[Opening TEXT BLOCK section]

[R-lang] Re: Investigating random slope variance

Fri Apr 4 13:48:00 PDT 2014

Well, this thread has gotten really rich and interesting!  

On Apr 4, 2014, at 8:20 AM, Titus von der Malsburg <malsburg@posteo.de> wrote:

> 
> On 2014-04-04 Fri 05:10, T. Florian Jaeger <tiflo@csli.stanford.edu> wrote:
>> I would be careful making anything out of this. The BLUP estimates of the
>> random effects (and, I assume, their distribution) are affected by
>> shrinkage, which is often a desirable (conservative) feature, although it
>> will make differences appear smaller. So, it's not surprising that the
>> fixed effect model mirrors the empirical means more closely. That doesn't
>> mean though that it's the better model to draw conclusion from (about those
>> differences).
> 
> Florian, your comment is spot on.  Here is a plot showing the effect of
> shrinkage in my data set:
> 
>    http://users.ox.ac.uk/~sjoh3968/R/effect_of_shrinkage.png
> 
> Unfilled circles show the empirical mean reading times and differences
> between conditions, one circle for each item.  The dots show the BLUP
> estimates for each item.

Just a comment: yes, the effect of shrinkage should be larger for points farther away from the means (both mean intercept and mean slope) when # observations in the cell is constant (which I believe is pretty much the case for you). But this graph looks a bit off — I don’t like the number of lines that cross 0.0 on the y axis.  Are you sure you’re not doing something subtle that makes the comparison not apples-to-apples, like taking means before log-transforming in computing the empirical means?

[Closing TEXT BLOCK section]

* _REQUIRED ACTIONS_
1) Copy the mailing-list post on random slope variance word for word, from "Just a comment: yes, the" up to and including "the empirical means?".
2) Extend the mailing-list post on random slope variance, starting after its final sentence.

[Opening RECORDED DATA section]

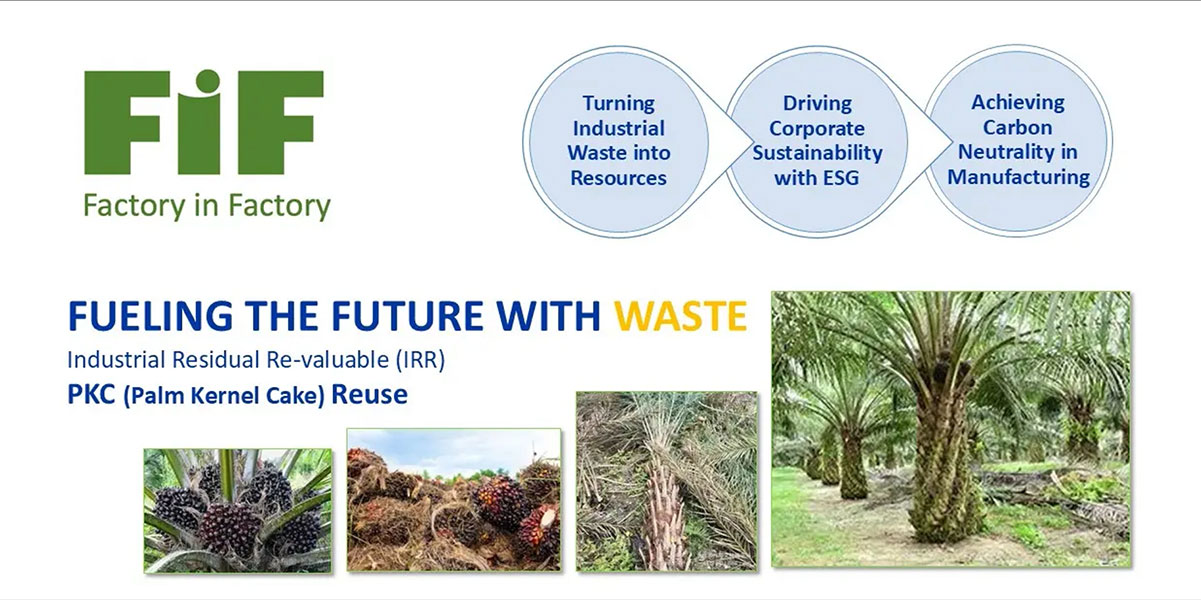 FiF
Factory in Factory

Turning Industrial Waste into Resources

Driving Corporate Sustainability with ESG

Achieving Carbon Neutrality in Manufacturing

FUELING THE FUTURE WITH WASTE
Industrial Residual Re-valuable (IRR)
PKC (Palm Kernel Cake) Reuse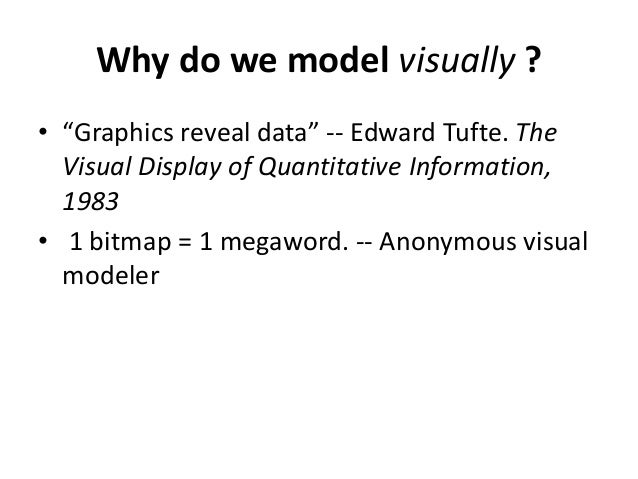 Why do we model visually ?

• “Graphics reveal data” -- Edward Tufte. The Visual Display of Quantitative Information, 1983

• 1 bitmap = 1 megaword. -- Anonymous visual modeler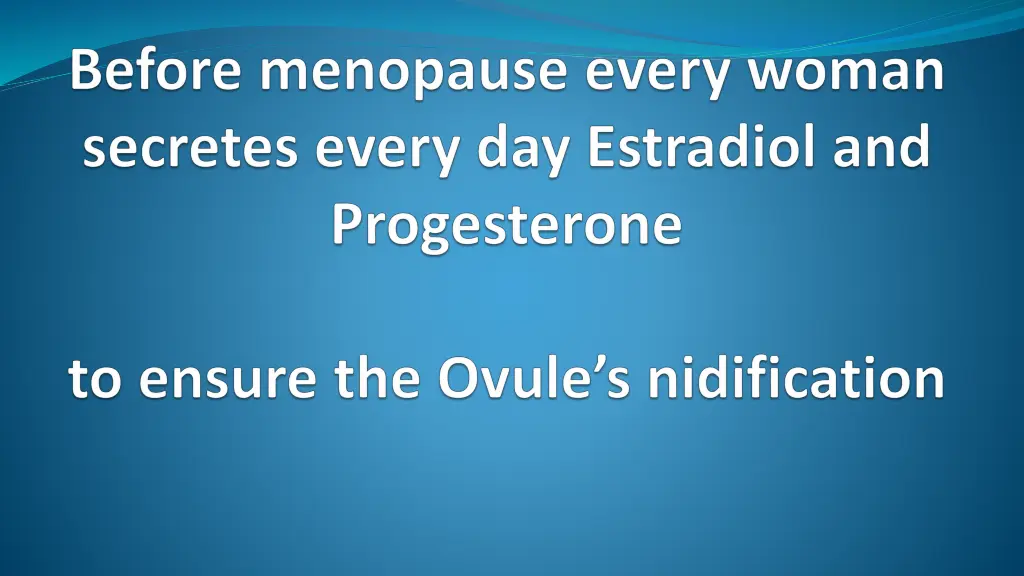 Before menopause every woman secretes every day Estradiol and Progesterone

to ensure the Ovule’s nidification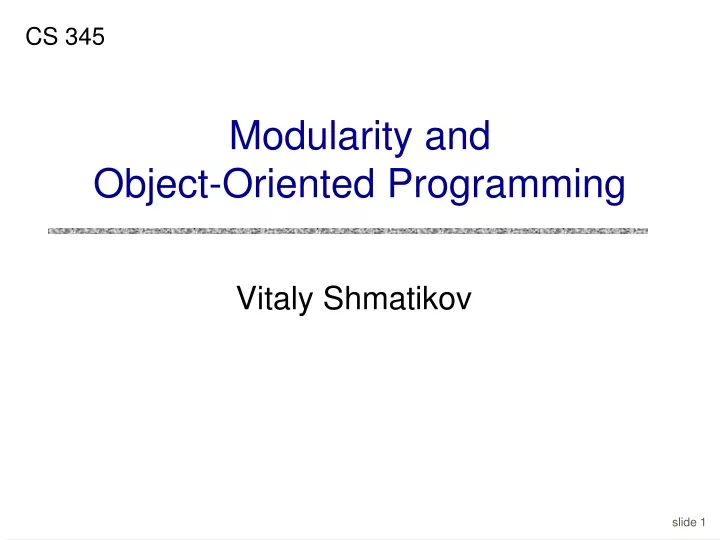 CS 345

Modularity and
Object-Oriented Programming

Vitaly Shmatikov

slide 1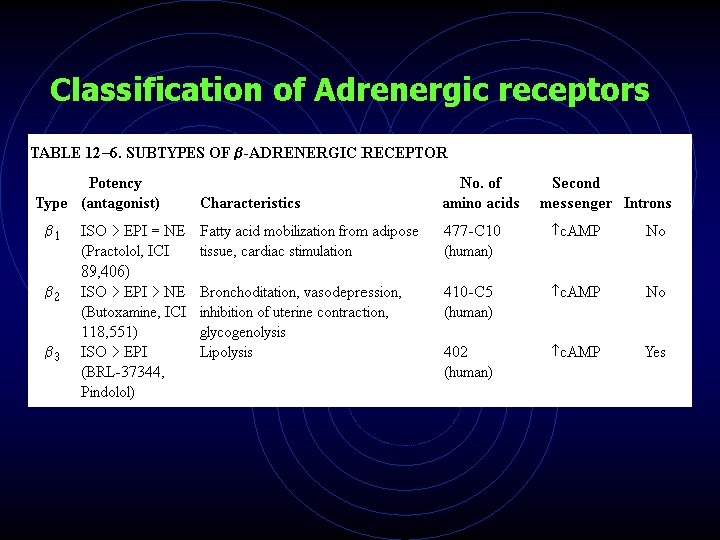 Classification of Adrenergic receptors

TABLE 12–6. SUBTYPES OF $\beta$-ADRENERGIC RECEPTOR

| Type | Potency (antagonist) | Characteristics | No. of amino acids | Second messenger | Introns |
|---|---|---|---|---|---|
| $\beta_1$ | ISO > EPI = NE (Practolol, ICI 89,406) | Fatty acid mobilization from adipose tissue, cardiac stimulation | 477-C10 (human) | ↑cAMP | No |
| $\beta_2$ | ISO > EPI > NE (Butoxamine, ICI 118,551) | Bronchoditation, vasodepression, inhibition of uterine contraction, glycogenolysis | 410-C5 (human) | ↑cAMP | No |
| $\beta_3$ | ISO > EPI (BRL-37344, Pindolol) | Lipolysis | 402 (human) | ↑cAMP | Yes |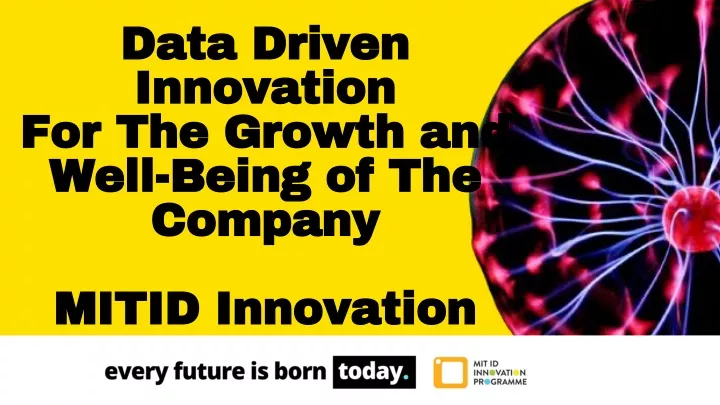 Data Driven Innovation For The Growth and Well-Being of The Company

MITID Innovation

every future is born today.

MIT ID INNOVATION PROGRAMME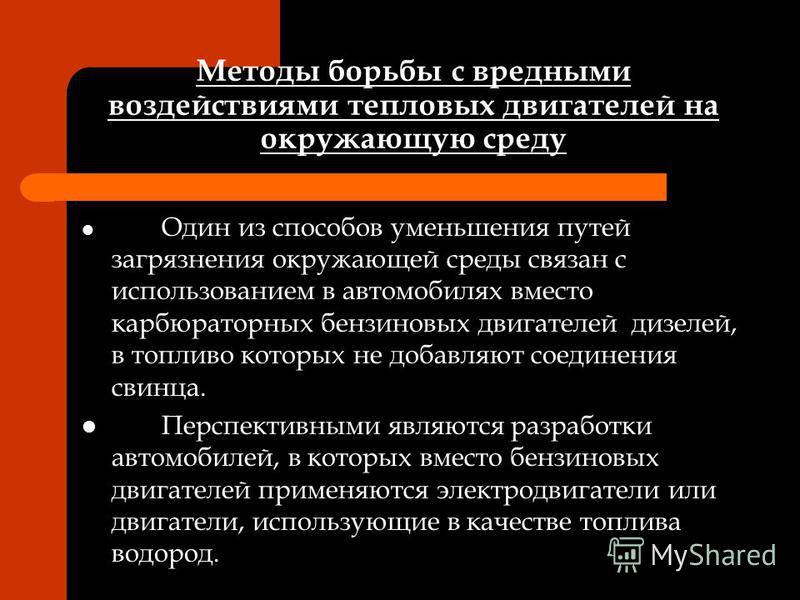 Методы борьбы с вредными воздействиями тепловых двигателей на окружающую среду

Один из способов уменьшения путей загрязнения окружающей среды связан с использованием в автомобилях вместо карбюраторных бензиновых двигателей дизелей, в топливо которых не добавляют соединения свинца.

Перспективными являются разработки автомобилей, в которых вместо бензиновых двигателей применяются электродвигатели или двигатели, использующие в качестве топлива водород.

MyShared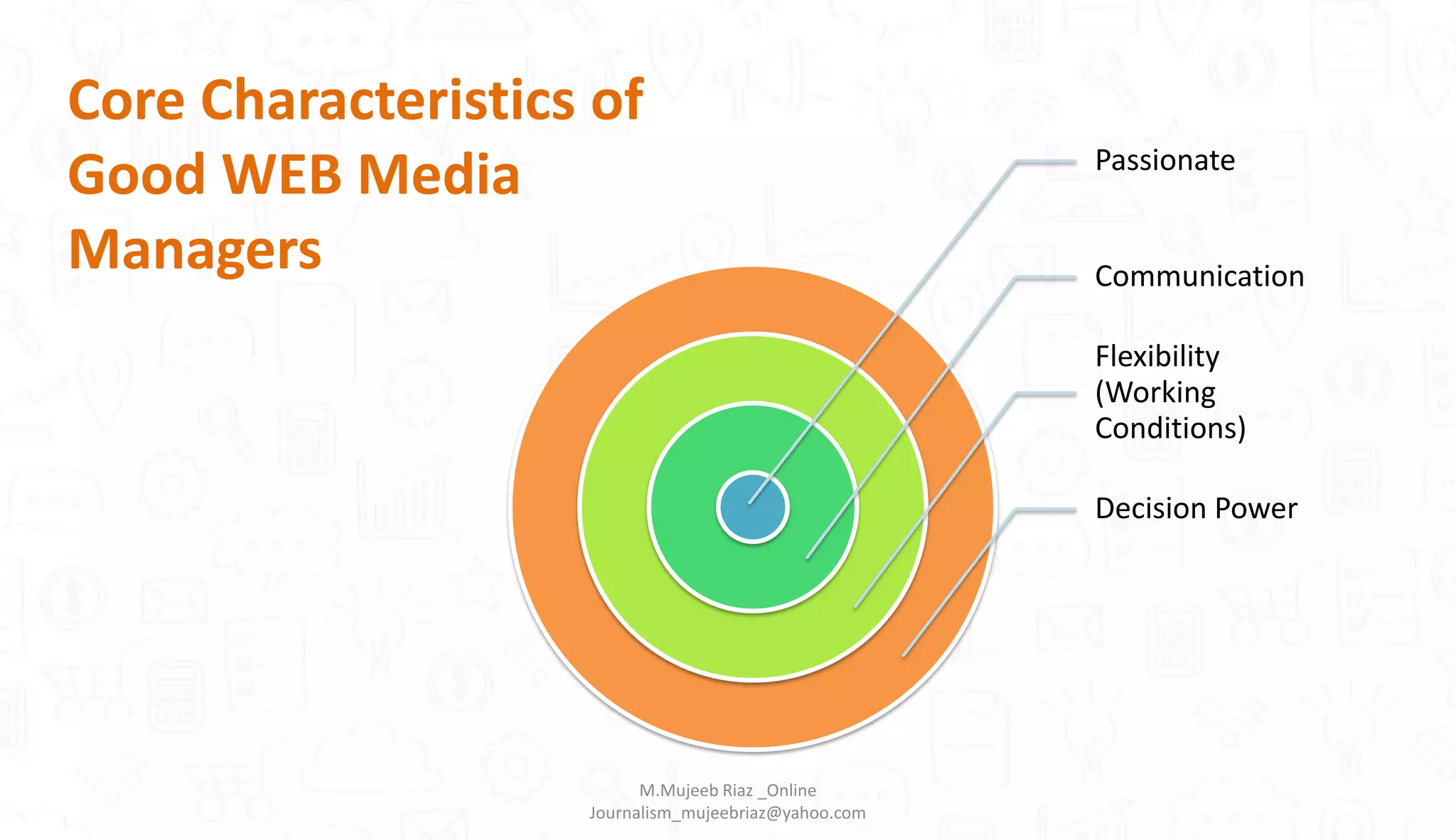 Core Characteristics of Good WEB Media Managers

Passionate

Communication

Flexibility (Working Conditions)

Decision Power

M.Mujeeb Riaz _Online Journalism_mujeebriaz@yahoo.com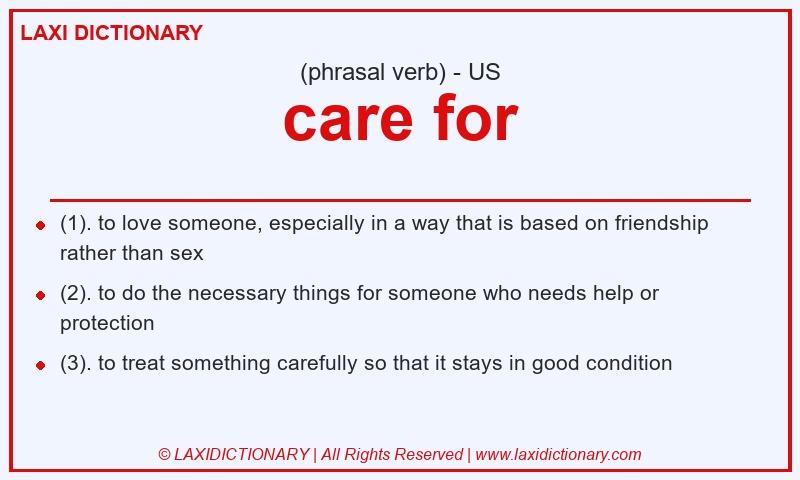 LAXI DICTIONARY

(phrasal verb) - US

care for

- (1). to love someone, especially in a way that is based on friendship rather than sex
- (2). to do the necessary things for someone who needs help or protection
- (3). to treat something carefully so that it stays in good condition

© LAXIDICTIONARY | All Rights Reserved | www.laxidictionary.com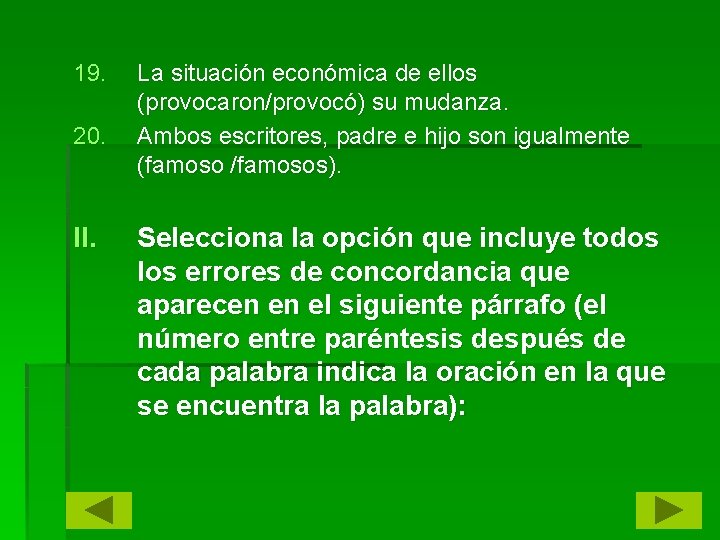 19. La situación económica de ellos (provocaron/provocó) su mudanza.

20. Ambos escritores, padre e hijo son igualmente (famoso /famosos).

II. Selecciona la opción que incluye todos los errores de concordancia que aparecen en el siguiente párrafo (el número entre paréntesis después de cada palabra indica la oración en la que se encuentra la palabra):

[Closing RECORDED DATA section]

* _EXERCISE RESULTS_
1)
Just a comment: yes, the effect of shrinkage should be larger for points farther away from the means (both mean intercept and mean slope) when # observations in the cell is constant (which I believe is pretty much the case for you). But this graph looks a bit off — I don’t like the number of lines that cross 0.0 on the y axis.  Are you sure you’re not doing something subtle that makes the comparison not apples-to-apples, like taking means before log-transforming in computing the empirical means?

2)
Roger

> The difference is fairly dramatic.  I assumed that shrinkage would pull
> all data points to the mean with the same force (I have the same amount
> of data for all items).  If that were the case, the ordering of items
> would be preserved.  However, shrinkage affects the individual items in
> quite different ways, and some items are even pushed away from the
> overall means (1, 5, 7, 8, 9, 10, 13, 14, 35) effectively expanding a
> subset of the estimates instead of shrinking them.
> 
> I must say that I find it hard to swallow that two seemingly valid ways
> to analyze the data (item as random effect or fixed effect) yield
> results that are so different.
> 
> Another observation: in the BLUP estimates, the correlation of
> intercepts and slopes seems to be much higher than in the raw data.  The
> correlation of the estimated random intercepts and slopes is -0.86. (The
> summary of the model reports -0.62.)  The correlation of the empirical
> item means and differences is only -0.4.  Why does lmer believe in such
> a high correlation?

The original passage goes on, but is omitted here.